To do: Your output should be the line with "12U Wall Mount" plus all following lines to the end of the records, exactly as written and nothing more.

Task data:
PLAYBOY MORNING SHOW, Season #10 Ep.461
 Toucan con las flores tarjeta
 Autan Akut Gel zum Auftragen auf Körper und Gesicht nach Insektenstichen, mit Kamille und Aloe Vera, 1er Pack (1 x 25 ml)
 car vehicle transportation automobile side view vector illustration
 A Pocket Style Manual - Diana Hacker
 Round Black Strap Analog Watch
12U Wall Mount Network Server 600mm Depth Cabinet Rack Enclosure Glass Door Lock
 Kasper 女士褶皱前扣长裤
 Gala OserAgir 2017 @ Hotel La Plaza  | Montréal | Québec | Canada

Answer box:
12U Wall Mount Network Server 600mm Depth Cabinet Rack Enclosure Glass Door Lock
 Kasper 女士褶皱前扣长裤
 Gala OserAgir 2017 @ Hotel La Plaza  | Montréal | Québec | Canada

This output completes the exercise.